Algunos especialistas consideran que esas modificaciones podrían resolver gran parte del deficit fiscal primario, mientras que la devaluación de estos días habría finalmente licuado el déficit de cuenta corriente. Si eso fuera así, todavía le quedaría al Gobierno un camino muy empinado. No está claro dónde se estabiliza el dólar, ni los efectos que eso tendrá sobre la inflación, especialmente la que afecta a los más pobres, y luego deberá conseguir los dólares para pagar los intereses de la deuda o para financiar lo que queda del déficit o establecer una política tarifaria nueva, despegada de las pretenciones dolarizadoras de Juan José Aranguren y los empresarios del sector.
¿Qué sigue?
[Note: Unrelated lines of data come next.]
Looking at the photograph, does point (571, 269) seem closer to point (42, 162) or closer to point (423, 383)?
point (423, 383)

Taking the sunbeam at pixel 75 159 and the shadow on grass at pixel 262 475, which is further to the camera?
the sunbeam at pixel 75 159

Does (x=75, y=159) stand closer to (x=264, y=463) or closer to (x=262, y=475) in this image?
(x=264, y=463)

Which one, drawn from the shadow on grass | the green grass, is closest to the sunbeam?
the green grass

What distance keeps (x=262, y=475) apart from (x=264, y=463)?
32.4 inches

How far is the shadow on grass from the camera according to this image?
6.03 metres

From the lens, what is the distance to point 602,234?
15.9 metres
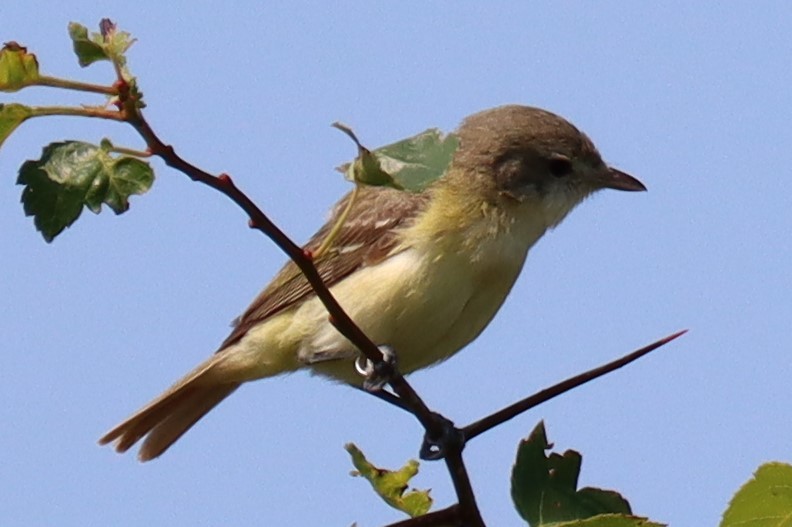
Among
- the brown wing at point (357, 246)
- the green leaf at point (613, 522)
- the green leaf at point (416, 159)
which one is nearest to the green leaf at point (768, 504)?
the green leaf at point (613, 522)

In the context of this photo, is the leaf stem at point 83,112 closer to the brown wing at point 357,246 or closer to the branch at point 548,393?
the branch at point 548,393

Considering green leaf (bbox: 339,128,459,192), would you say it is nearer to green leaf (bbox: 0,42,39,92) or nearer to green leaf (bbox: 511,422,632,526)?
green leaf (bbox: 0,42,39,92)

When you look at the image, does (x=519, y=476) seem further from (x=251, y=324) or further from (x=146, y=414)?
(x=146, y=414)

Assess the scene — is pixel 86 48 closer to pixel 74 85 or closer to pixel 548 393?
pixel 74 85

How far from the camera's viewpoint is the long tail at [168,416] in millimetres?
6016

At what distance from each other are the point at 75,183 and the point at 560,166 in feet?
12.8

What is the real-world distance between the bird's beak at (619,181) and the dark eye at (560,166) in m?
0.22

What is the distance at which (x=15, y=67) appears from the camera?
2.06 meters

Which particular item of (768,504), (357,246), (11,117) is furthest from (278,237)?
(357,246)

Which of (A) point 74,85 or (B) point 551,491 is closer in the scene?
(A) point 74,85

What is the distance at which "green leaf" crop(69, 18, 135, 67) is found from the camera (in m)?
2.09

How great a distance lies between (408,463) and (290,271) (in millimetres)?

Si la carrera entre precios y salarios se acentúa, ¿no será momento de implementar un acuerdo de precios y salarios, como sugiere Guillermo Calvo, un economista muy lejano al "troskokirchnerismo"? Si la bomba de lebacs y letes sigue ejerciendo una presión tremenda sobre el tipo de cambio, ¿no será necesario implementar una restructuración compulsiva y entregarle a los bonistas a cambio de las Lebacs bonos a largo plazo? Es cierto que eso ahuyentaría la confianza de los inversores extranjeros. Pero ¿qué confianza? En el momento en que, ya ordenada, la economía real empiece a funcionar, esa confianza, inevitablemente, volverá. Ya ocurrió.
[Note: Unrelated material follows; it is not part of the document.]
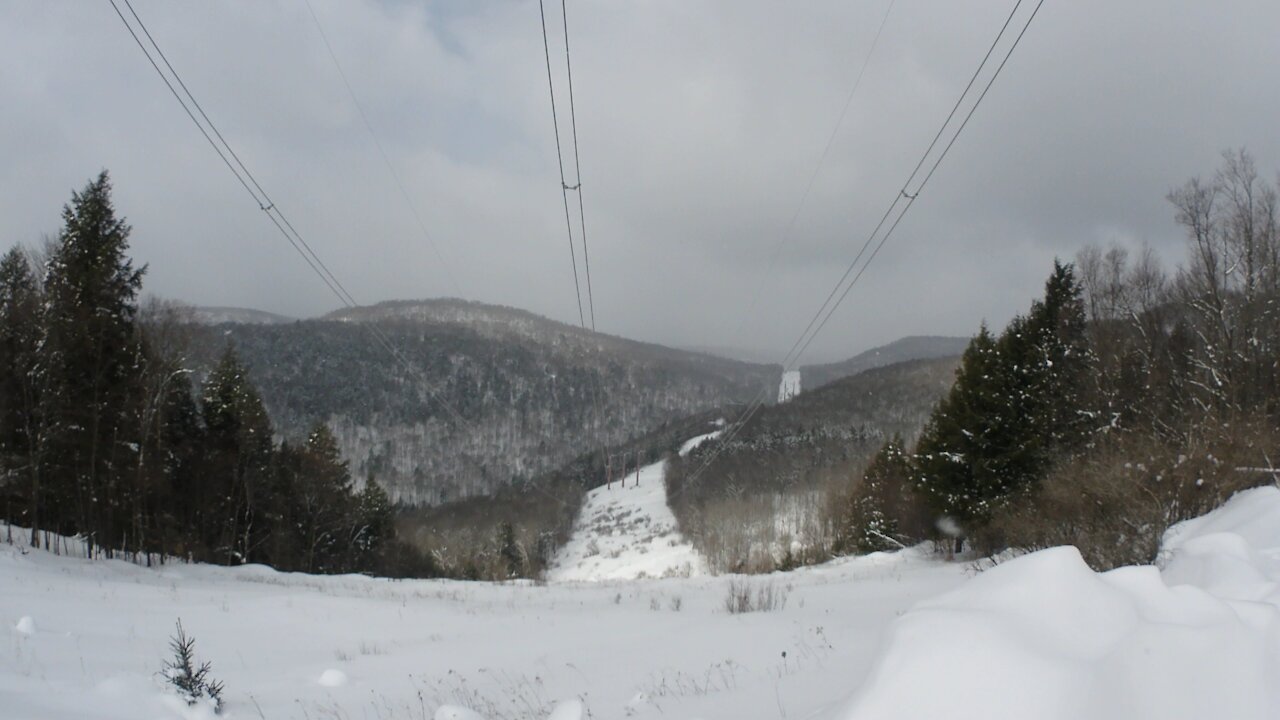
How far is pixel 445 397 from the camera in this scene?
172m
En el medio de todo esto está Mauricio Macri en una pelea dramática por salvar su pellejo: ¿qué no haría cualquiera en su situación? ¿Qué está dispuesto a hacer él? ¿Cambiar en serio para resolver un problema de fondo? ¿Quedar a mitad de camino? ¿Balbucear un discurso de un minuto y medio y agravar todo? Todas estas cosas se definen en estas horas en la Quinta de Olivos.
Algunos economistas que recomiendan el giro de Macri sostienen que la economía argentina es muy distinta a la del 2001: la producción energética crece fuerte, la próxima cosecha batirá récords, los deficits gemelos pueden llegar a eliminarse, los bancos están sólidos, las empresas no están endeudadas. Pero la desesperación por satisfacer a los acreedores de corto plazo ha puesto todo en duda.
Con los anuncios de mañana, Macri tratará de empezar a despejarlas.
No será sencillo.
Anuncie lo que anuncie, se vendrán semanas volátiles: más vértigo, más montaña rusa, más incertidumbre.
No habrá tiempo para compartir agradables almuerzos en coquetos restós.
En la Argentina, como siempre, lo mejor está por venir.